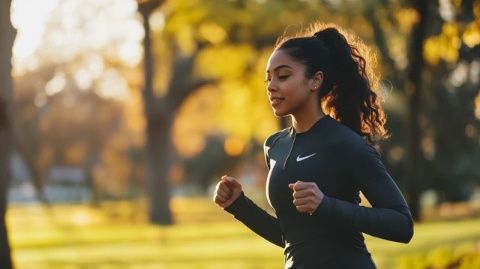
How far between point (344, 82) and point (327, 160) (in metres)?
0.50

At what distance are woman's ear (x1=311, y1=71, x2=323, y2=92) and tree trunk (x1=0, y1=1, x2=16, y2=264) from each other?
26.1 ft

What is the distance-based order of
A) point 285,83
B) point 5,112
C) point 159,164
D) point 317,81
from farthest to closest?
1. point 159,164
2. point 5,112
3. point 317,81
4. point 285,83

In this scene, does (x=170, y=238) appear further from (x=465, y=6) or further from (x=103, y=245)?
(x=465, y=6)

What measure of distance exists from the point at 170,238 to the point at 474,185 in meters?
25.0

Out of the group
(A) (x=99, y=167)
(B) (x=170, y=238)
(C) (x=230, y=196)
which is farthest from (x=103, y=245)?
(A) (x=99, y=167)

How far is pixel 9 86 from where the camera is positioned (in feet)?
38.5

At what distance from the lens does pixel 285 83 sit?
152 inches

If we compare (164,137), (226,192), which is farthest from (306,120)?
(164,137)

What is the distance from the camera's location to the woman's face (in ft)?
12.7

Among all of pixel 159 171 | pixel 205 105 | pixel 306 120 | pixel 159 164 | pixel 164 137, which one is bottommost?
pixel 306 120

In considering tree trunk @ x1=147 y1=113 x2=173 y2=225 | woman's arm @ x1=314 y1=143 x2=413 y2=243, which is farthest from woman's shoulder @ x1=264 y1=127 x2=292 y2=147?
tree trunk @ x1=147 y1=113 x2=173 y2=225

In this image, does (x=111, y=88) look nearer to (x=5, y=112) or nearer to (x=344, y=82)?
(x=5, y=112)

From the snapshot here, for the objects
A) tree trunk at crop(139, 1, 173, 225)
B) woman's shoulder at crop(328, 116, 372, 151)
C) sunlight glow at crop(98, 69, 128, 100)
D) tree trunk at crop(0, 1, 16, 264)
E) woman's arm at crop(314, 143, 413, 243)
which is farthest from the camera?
sunlight glow at crop(98, 69, 128, 100)

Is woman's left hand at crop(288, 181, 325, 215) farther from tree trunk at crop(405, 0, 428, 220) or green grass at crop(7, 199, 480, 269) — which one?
tree trunk at crop(405, 0, 428, 220)
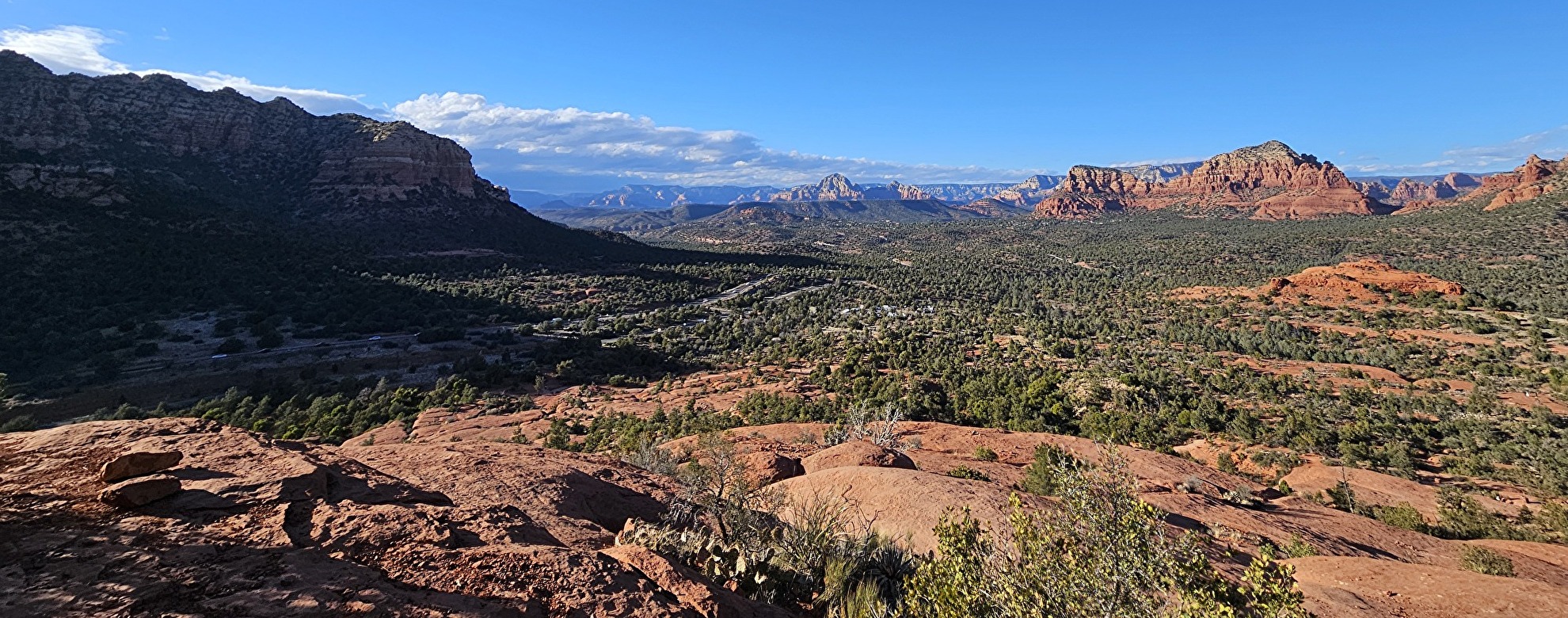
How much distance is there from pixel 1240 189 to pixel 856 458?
17140 centimetres

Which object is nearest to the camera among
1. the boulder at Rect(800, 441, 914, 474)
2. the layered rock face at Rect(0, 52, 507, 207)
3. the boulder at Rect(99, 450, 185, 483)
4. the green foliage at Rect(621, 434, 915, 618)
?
the boulder at Rect(99, 450, 185, 483)

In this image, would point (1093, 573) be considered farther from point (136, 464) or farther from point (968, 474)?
point (968, 474)

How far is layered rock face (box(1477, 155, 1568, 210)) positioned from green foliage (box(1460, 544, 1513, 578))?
102909 millimetres

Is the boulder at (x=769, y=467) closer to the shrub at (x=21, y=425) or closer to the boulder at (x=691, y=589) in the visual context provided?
the boulder at (x=691, y=589)

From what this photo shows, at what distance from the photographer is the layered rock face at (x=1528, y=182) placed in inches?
2827

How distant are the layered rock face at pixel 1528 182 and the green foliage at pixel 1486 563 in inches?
4052

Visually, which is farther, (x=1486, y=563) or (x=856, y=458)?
(x=856, y=458)

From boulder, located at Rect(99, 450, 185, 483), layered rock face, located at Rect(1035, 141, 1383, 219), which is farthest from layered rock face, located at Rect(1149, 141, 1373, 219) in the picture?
boulder, located at Rect(99, 450, 185, 483)

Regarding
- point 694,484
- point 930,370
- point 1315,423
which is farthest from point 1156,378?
point 694,484

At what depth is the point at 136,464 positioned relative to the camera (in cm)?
501

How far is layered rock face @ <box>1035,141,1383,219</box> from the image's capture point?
116000mm

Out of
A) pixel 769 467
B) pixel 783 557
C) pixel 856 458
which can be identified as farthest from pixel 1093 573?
pixel 856 458

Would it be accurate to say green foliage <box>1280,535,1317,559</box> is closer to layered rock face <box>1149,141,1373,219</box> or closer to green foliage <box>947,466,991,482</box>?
green foliage <box>947,466,991,482</box>

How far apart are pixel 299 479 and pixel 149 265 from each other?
157 feet
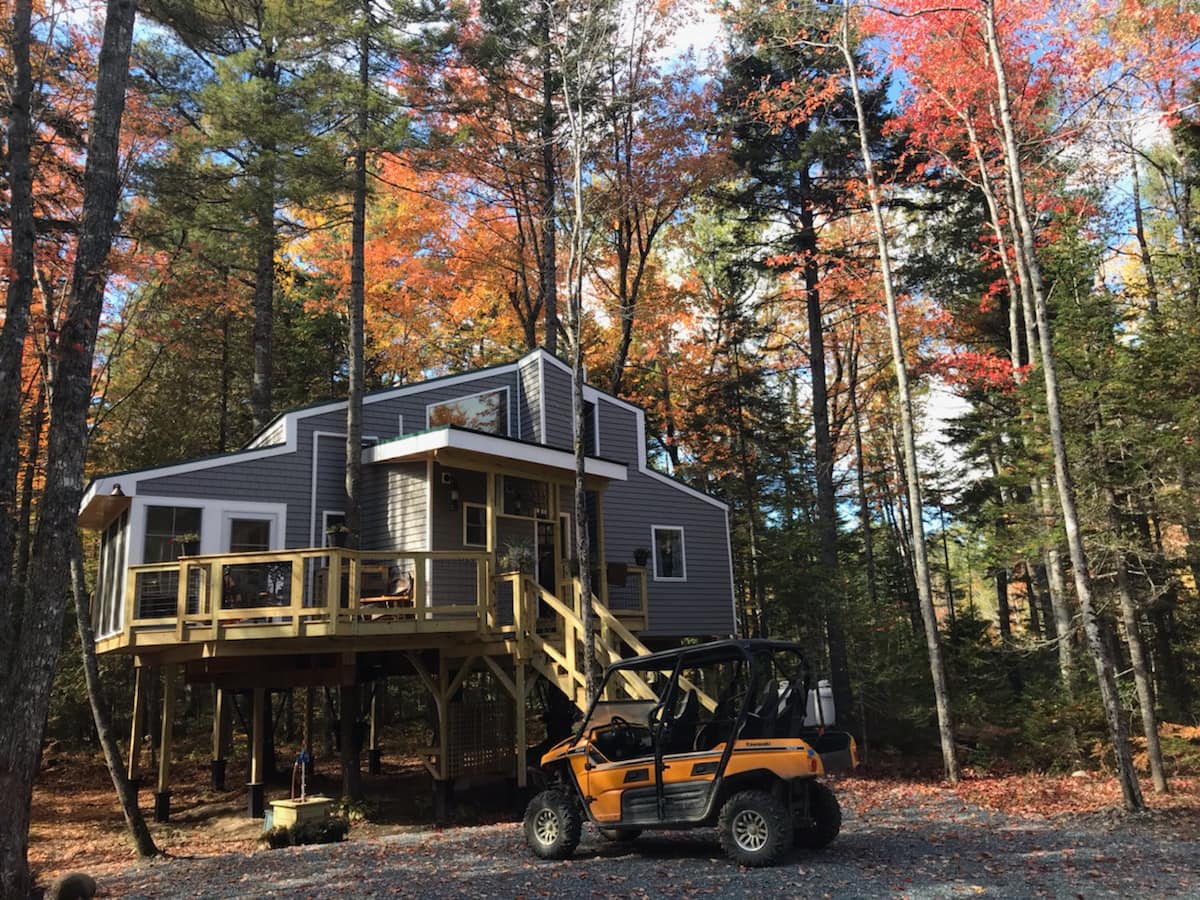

_ _ _

Prompt: Count the lines in the material above that contain the string "rock", and reply with that number alone.

Output for this task: 7